Охота разочаровала Юру. Он представлял ее совсем по-другому. В его мыслях она была почти такой, как изображали ее Тартарен из Тараскона или барон Мюнхаузен: сотни (ну пускай десятки) птиц летают по небу; десятки зайцев и лисиц шныряют в лесу, они с Борисом Маркеловичем то и дело вскидывают ружья, стреляют, а собака… Да, жалко, Борис Маркелович не взял своего Бурана — потому что лайки по дичи не ходят.
А так — что это за охота? Опять нечего будет Витьке написать… Если не приврать. Ходили, ходили по снегу, Юра устал черт-те как, но ни разу даже ружья с плеча не снял. Ну, приметил издали глухаря, тот на поляне топтался, а потом взлетел — только его и видели. Ну, в самом конце Борис Маркелович показал ему, как стрелять надо, Юра сделал один выстрел… А толку что? Конечно, наплести в письме всего можно, но, в общем, Юра был разочарован…
«Дорогой Юра!
Сегодня получил свое письмо, следом за ним открытку. Разом пусто, а разом густо!
Дела обстоят почти хорошо. (Хотя в Москве „почти“ не считается!) Закончилась четверть. Левка Шамагин отличник. Глядишь, я от него заражусь. Он парень хороший и талантливый. (Друзья всегда талантливы.) Короче, я верю в него, он — в меня.
Я писал тебе про наш альманах. Один номер наконец вышел. А в нашем „Манифесте“, знаешь, какие главные мысли? Искусство только в чувстве. Без него искусства нет. А потому сбросим современное искусство „с парохода“, как говорил Маяковский.
Ждем твоих очерков из провинции. Левка начал писать мой портрет. Он познакомил меня с несколькими парнями, поэтами и художниками, славная „богема“, в наилучшем смысле слова.
Шумим, братец, шумим… Одно плохо — с Ирой. Я больше так не могу, и помириться, простить ей, что стала ходить с Колькой, тоже не могу. Какой-то круг. Ею все замыкается… Чудовищно! И сил нет уйти от этого. Просто страшно. Порою такая скука находит…

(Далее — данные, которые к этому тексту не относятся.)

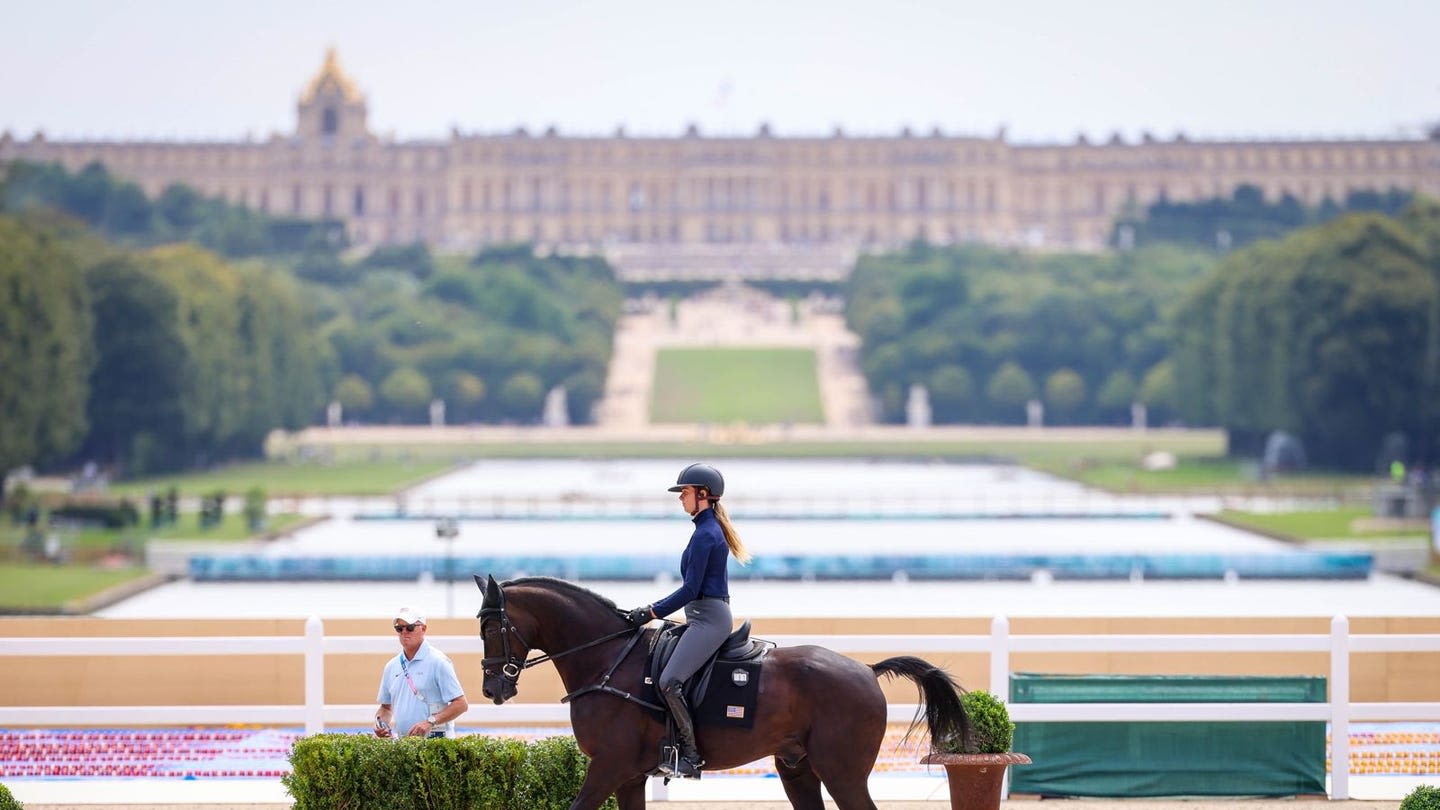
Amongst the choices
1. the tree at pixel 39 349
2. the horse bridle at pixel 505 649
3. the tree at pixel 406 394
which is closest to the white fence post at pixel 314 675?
the horse bridle at pixel 505 649

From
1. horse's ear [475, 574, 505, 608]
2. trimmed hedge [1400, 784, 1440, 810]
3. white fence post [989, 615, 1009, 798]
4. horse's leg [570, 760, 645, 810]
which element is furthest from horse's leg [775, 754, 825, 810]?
trimmed hedge [1400, 784, 1440, 810]

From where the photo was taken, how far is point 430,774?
7359 mm

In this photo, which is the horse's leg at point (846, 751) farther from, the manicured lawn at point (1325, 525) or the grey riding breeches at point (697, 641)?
the manicured lawn at point (1325, 525)

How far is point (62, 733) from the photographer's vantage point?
1139cm

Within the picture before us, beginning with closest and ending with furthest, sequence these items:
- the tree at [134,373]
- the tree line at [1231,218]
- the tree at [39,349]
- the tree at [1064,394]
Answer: the tree at [39,349] → the tree at [134,373] → the tree at [1064,394] → the tree line at [1231,218]

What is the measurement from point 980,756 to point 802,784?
2.36ft

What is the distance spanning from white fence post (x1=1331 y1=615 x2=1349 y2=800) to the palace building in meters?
90.9

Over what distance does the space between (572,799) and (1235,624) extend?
20.8ft

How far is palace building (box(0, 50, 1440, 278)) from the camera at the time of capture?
10281 centimetres

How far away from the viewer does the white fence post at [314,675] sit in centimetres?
844

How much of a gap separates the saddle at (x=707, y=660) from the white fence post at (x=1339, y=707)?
2746 mm

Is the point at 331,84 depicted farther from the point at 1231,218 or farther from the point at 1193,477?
the point at 1193,477

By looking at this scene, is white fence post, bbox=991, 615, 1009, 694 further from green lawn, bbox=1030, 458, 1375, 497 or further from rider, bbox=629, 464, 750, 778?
green lawn, bbox=1030, 458, 1375, 497

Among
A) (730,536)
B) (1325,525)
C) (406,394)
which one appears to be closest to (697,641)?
(730,536)
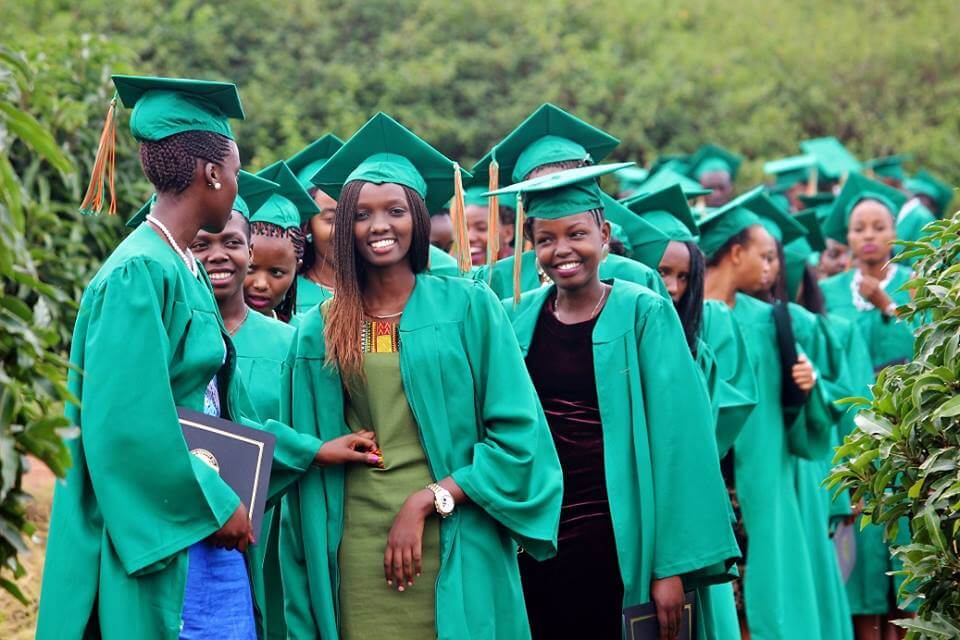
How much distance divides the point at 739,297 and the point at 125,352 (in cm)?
465

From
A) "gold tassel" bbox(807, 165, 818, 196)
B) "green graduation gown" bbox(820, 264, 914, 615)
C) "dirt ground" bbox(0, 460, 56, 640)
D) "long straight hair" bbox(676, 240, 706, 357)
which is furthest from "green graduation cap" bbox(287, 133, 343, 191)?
"gold tassel" bbox(807, 165, 818, 196)

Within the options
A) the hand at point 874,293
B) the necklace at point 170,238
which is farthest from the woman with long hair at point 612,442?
the hand at point 874,293

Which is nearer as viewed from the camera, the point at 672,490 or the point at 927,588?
the point at 927,588

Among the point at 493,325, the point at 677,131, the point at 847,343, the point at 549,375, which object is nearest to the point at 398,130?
the point at 493,325

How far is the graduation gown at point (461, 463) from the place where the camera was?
182 inches

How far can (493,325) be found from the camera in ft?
15.5

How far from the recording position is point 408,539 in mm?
4523

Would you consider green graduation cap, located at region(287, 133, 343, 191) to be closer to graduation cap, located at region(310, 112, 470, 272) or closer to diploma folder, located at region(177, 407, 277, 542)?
graduation cap, located at region(310, 112, 470, 272)

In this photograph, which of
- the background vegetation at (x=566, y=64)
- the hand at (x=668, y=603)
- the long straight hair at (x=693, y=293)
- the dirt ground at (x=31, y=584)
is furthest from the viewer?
the background vegetation at (x=566, y=64)

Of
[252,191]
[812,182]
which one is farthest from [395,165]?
[812,182]

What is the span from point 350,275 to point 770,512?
361 centimetres

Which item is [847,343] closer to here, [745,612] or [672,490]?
[745,612]

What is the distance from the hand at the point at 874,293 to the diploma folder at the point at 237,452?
5.66 meters

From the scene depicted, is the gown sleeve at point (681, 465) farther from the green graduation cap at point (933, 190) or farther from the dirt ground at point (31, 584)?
the green graduation cap at point (933, 190)
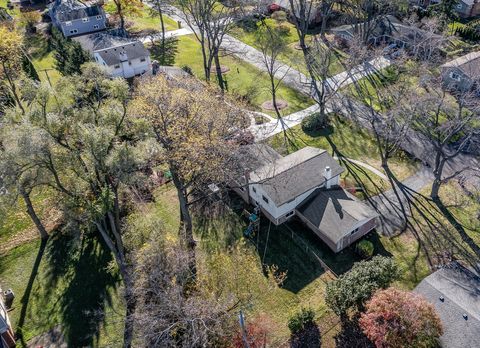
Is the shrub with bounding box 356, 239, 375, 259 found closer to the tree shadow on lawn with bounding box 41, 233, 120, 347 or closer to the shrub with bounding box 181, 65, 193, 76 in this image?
the tree shadow on lawn with bounding box 41, 233, 120, 347

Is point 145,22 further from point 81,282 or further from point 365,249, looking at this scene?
point 365,249

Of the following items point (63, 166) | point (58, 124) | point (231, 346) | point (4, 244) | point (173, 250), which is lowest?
point (4, 244)

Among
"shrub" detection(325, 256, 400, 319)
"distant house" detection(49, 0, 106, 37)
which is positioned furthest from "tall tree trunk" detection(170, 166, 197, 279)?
"distant house" detection(49, 0, 106, 37)

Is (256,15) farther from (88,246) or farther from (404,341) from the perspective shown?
(404,341)

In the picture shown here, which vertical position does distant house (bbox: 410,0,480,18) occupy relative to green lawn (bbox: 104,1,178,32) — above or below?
above

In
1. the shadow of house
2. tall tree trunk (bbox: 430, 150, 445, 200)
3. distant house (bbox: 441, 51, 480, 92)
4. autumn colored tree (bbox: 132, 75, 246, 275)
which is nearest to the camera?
the shadow of house

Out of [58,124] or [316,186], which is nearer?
[58,124]

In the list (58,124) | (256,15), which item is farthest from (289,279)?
(256,15)
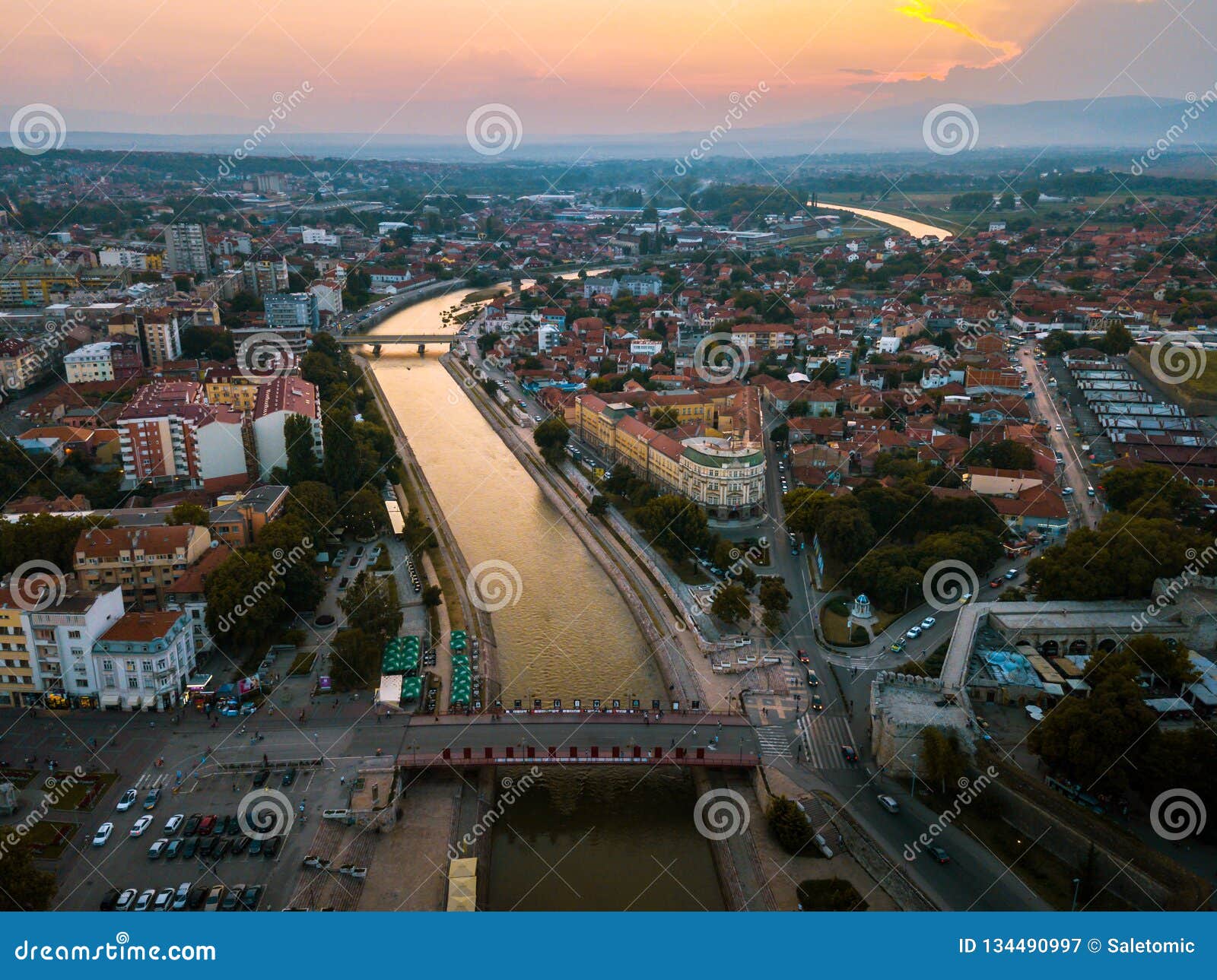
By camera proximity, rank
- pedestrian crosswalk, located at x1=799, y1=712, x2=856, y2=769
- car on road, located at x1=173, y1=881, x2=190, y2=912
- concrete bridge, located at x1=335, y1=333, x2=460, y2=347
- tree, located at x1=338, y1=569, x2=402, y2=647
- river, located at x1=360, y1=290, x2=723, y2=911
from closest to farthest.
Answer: car on road, located at x1=173, y1=881, x2=190, y2=912 < river, located at x1=360, y1=290, x2=723, y2=911 < pedestrian crosswalk, located at x1=799, y1=712, x2=856, y2=769 < tree, located at x1=338, y1=569, x2=402, y2=647 < concrete bridge, located at x1=335, y1=333, x2=460, y2=347

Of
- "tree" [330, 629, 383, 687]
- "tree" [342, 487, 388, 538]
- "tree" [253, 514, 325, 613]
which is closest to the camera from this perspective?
"tree" [330, 629, 383, 687]

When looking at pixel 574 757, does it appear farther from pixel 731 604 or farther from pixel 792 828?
pixel 731 604

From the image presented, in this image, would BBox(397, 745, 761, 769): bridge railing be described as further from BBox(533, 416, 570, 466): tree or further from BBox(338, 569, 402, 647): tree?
BBox(533, 416, 570, 466): tree

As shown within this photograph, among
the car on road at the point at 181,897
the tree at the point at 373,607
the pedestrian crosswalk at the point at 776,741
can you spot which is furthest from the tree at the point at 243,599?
the pedestrian crosswalk at the point at 776,741

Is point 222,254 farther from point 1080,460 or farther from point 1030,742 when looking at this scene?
point 1030,742

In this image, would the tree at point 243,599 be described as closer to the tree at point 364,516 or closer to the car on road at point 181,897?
the tree at point 364,516

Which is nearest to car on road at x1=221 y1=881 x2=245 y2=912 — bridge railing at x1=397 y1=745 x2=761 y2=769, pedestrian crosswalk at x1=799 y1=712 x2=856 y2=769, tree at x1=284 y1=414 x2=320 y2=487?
bridge railing at x1=397 y1=745 x2=761 y2=769

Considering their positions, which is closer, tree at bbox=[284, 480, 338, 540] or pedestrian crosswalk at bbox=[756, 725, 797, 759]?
pedestrian crosswalk at bbox=[756, 725, 797, 759]

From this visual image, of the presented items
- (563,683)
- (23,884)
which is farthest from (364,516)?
(23,884)
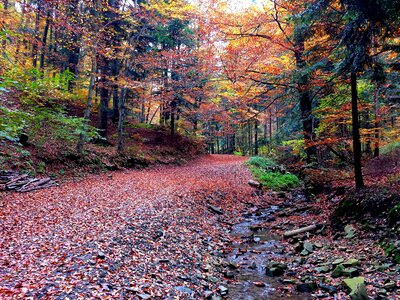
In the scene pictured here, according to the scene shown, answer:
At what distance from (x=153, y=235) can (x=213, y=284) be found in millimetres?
2073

В драмкружке все то же: фалованье под гавайскую гитару и фокстрот „Китайские фонарики“. Какой я был дурак — в чем находил хорошее!.. С Колькой — „здравствуй, прощай“, с остальными тоже не очень хочется. Они обижаются, а мне надоело бывать у Сони. Уж лучше вдвоем с Левой ходить по Тверской и разговаривать. Между прочим, принципиально бросил ругаться, пить и рассказывать анекдоты.